Separately, the law defines the possibility of terminating a donation contract, the subject of which is only immovable or other personally valuable property. Therefore, if the gift is movable property of insignificant value, the donor has no right to terminate such an agreement and return the gift against the will of the recipient.

Also, the right to cancel under such conditions is possible only if the gift is kept and not transferred to a third party.
The statute of limitations of one hour, not three years, applies to requests for termination of the donation agreement
The right to terminate the contract arises at certain points:

from the moment of entry into legal force of the indictment of the court;

from the moment of the act of the donee, which creates a threat of irretrievable loss of the gift;

from the moment of committing actions or allowing inaction by the giftee, which testify to a negligent attitude towards a gift representing historical, scientific or cultural value.

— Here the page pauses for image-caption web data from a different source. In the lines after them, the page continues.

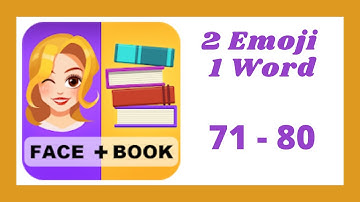 2 Emoji 1 Word Level 71 - 80 Answers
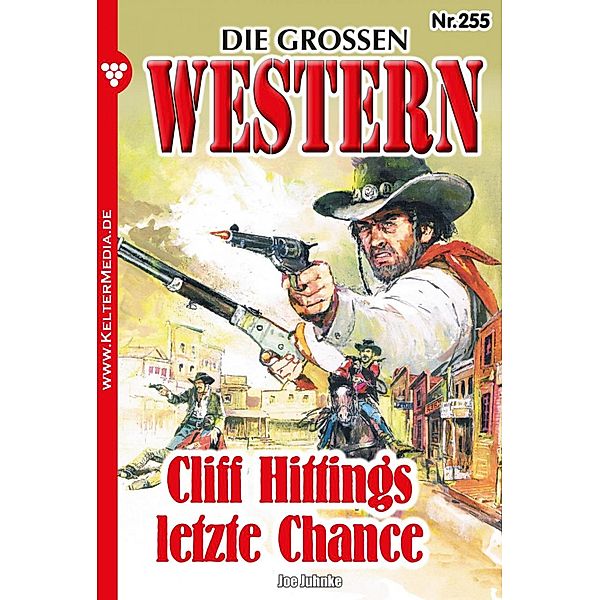 Cliff Hittings letzte Chance / Die großen Western Bd.255, Joe Juhnke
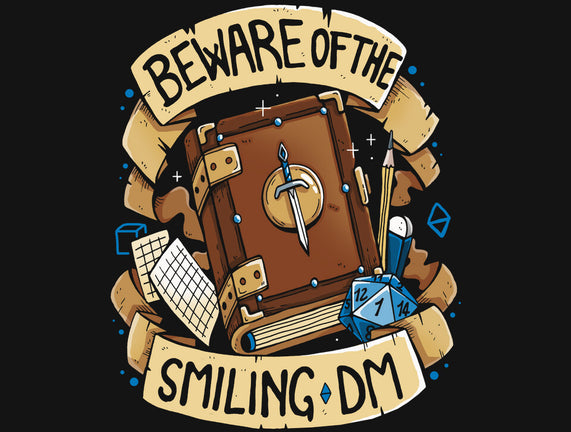 Beware Of The Smiling DM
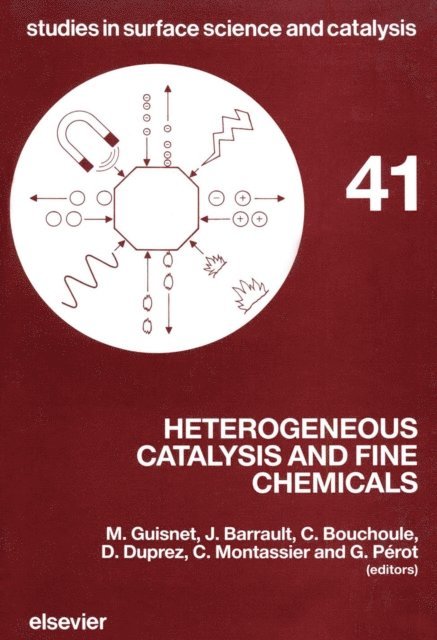 G. Perot, M. Guisnet, C. Montassier, D. Duprez, C. Bouchoule, J. Barrault - Heterogeneous Catalysis and Fine Chemicals, E-bok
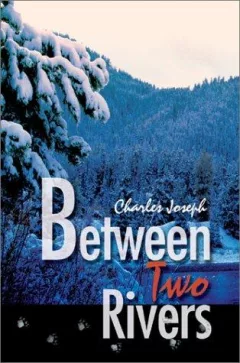 Between Two Rivers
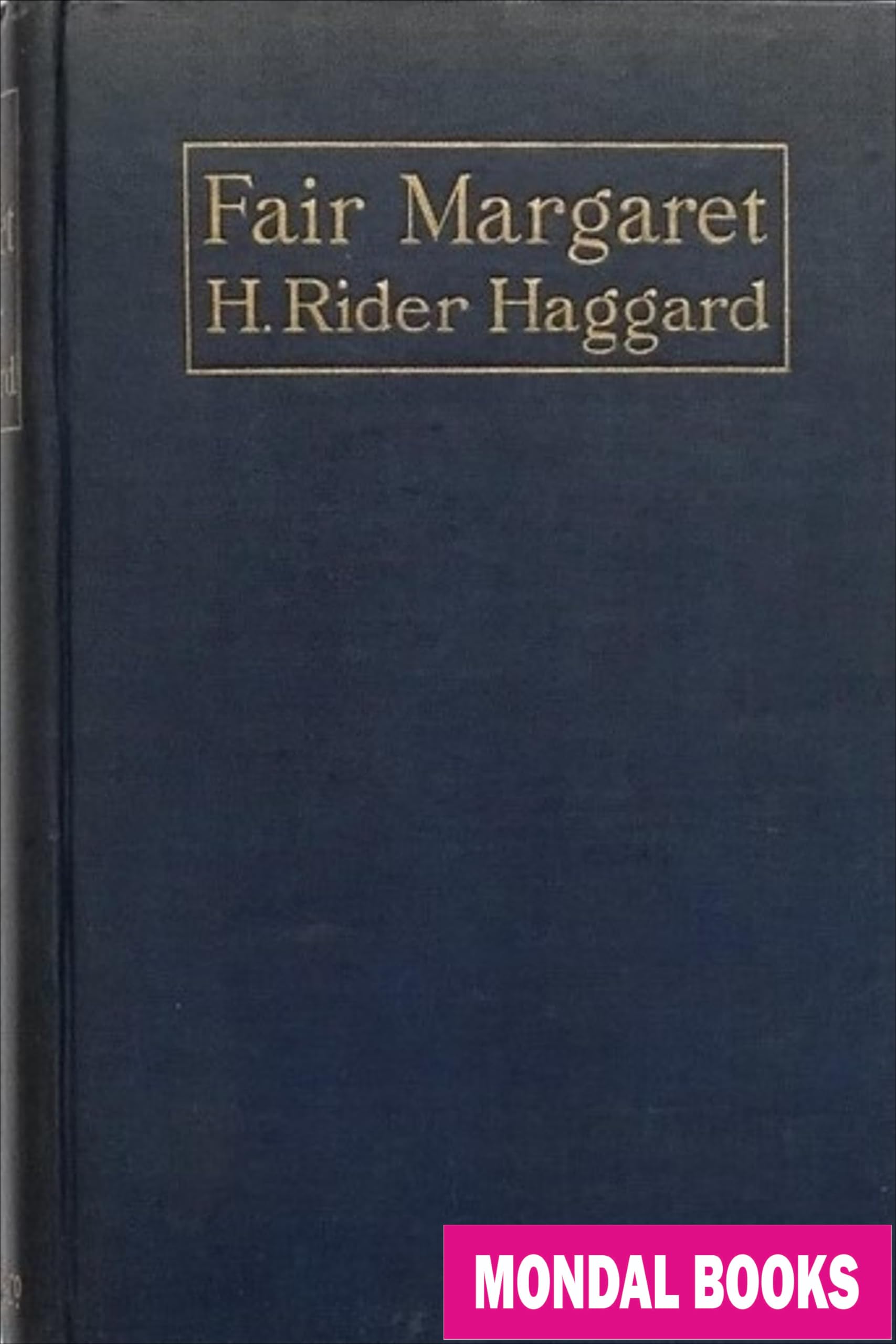 Fair Margaret by H. Rider Haggard (MB9780) Reprint Edition by Mondal Books
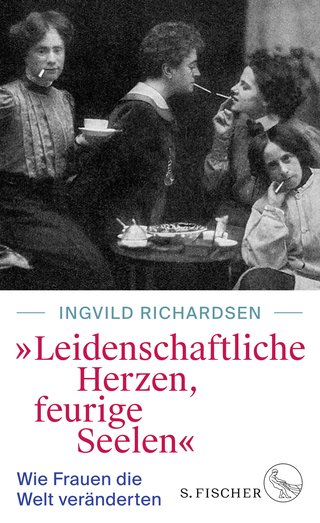 Buchcover von »Leidenschaftliche Herzen, feurige Seelen«: Wie Frauen die Welt veränderten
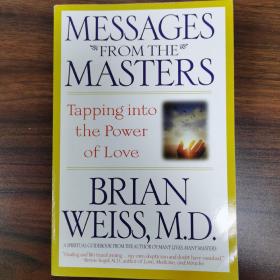 Messages from the Masters: Tapping into the Power of Love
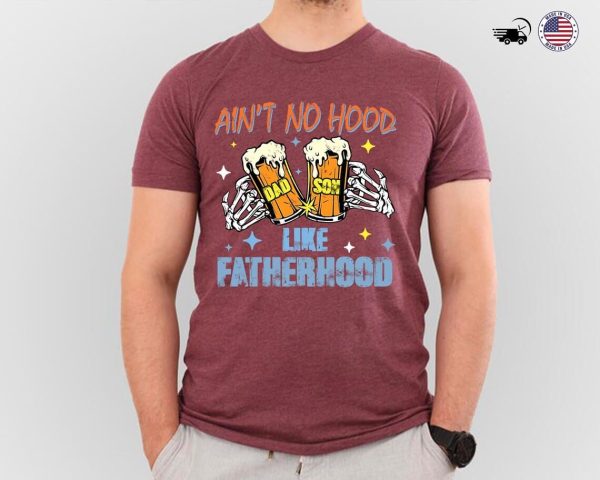 Aint No Hood Like Fatherhood 2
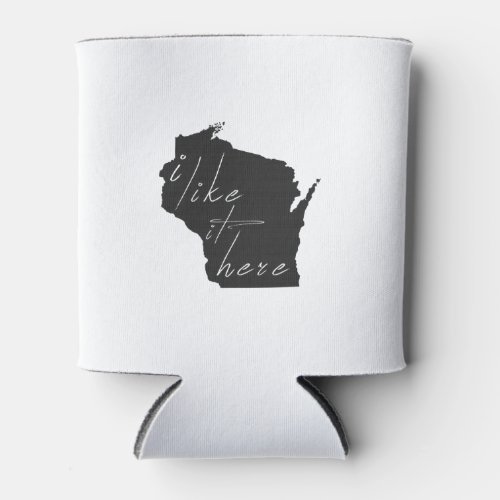 Wisconsin I Like It Here State Silhouette Black Can Cooler
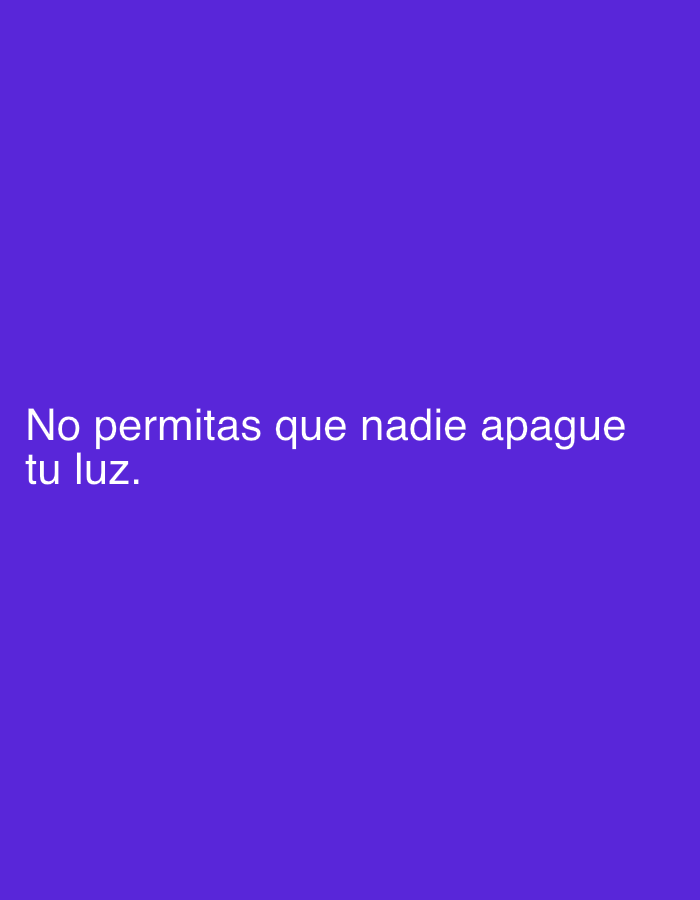 The image displays white text centered on a solid, vibrant purple background. No people, objects, or specific setting details are visible beyond the text and its backdrop. The text is written in Spanish and reads: "No permitas que nadie apague tu luz." This translates to "Don't let anyone dim your light" or "Don't let anyone put out your light." The overall impression is one of an inspirational or empowering message. There are no indications of time of day, weather, or a specific location within the image itself. The crops provided help to read the text clearly.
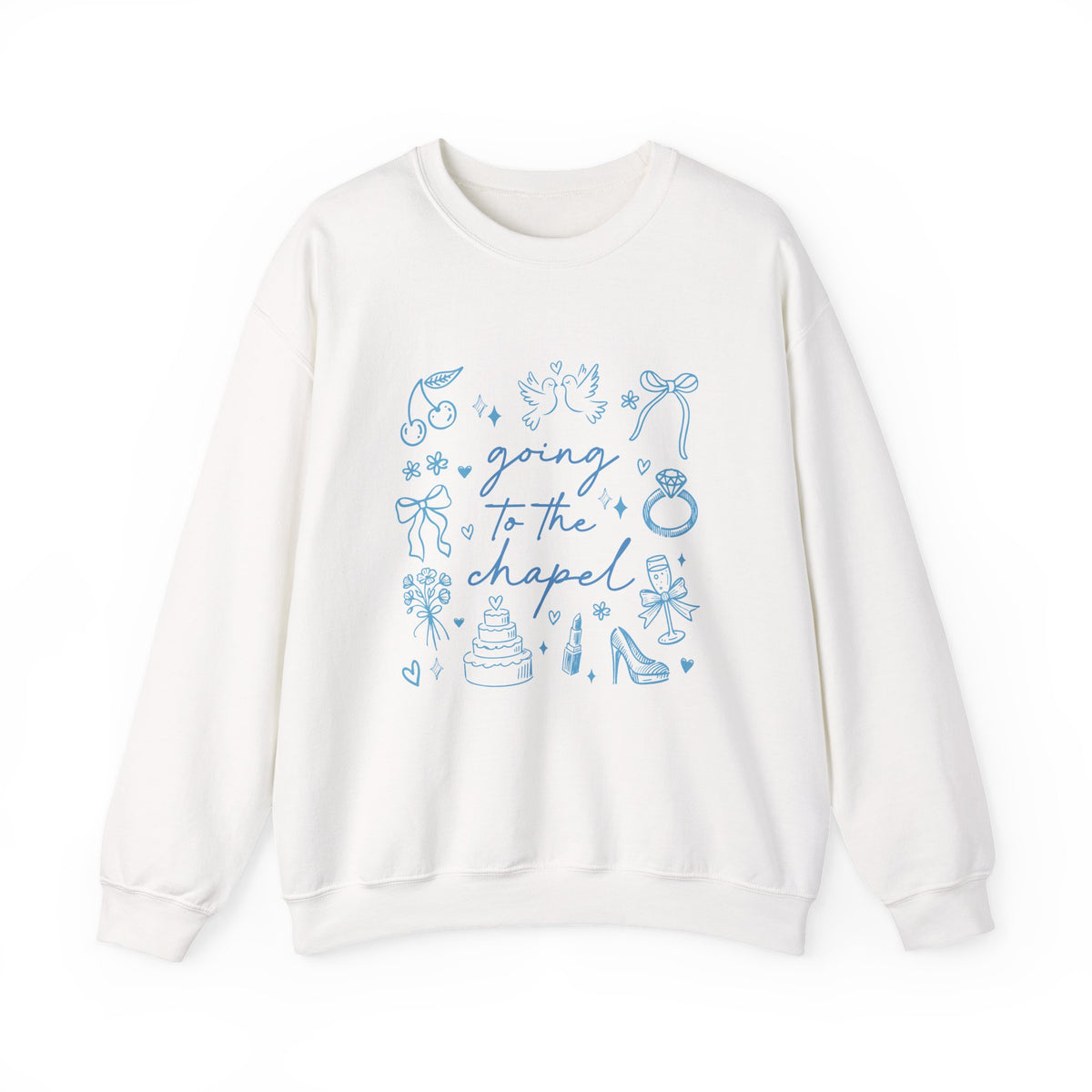 Sweatshirt — Going to the Chapel Bridal Crewneck (wedding-themed)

However, the right is urgent, because it exists as long as the thing that is the subject of the contract exists. If the gift is destroyed, the right to compensation arises
The consequence of such a termination is the application of restitution, that is, the return of the parties to their original state. In connection with this, the donee is obliged to return to the donor the thing that is the subject of the contract, taking into account possible natural wear and tear during the period of stay with the donee.

This means that the recipient cannot offer the giver monetary compensation instead of the gift or reimburse the cost of the gift if he kept it. Thus, the donated item is subject to return, regardless of its condition. At the same time, the donor is not entitled to refuse to accept such an item on the grounds that it has lost its purpose or its significant deterioration.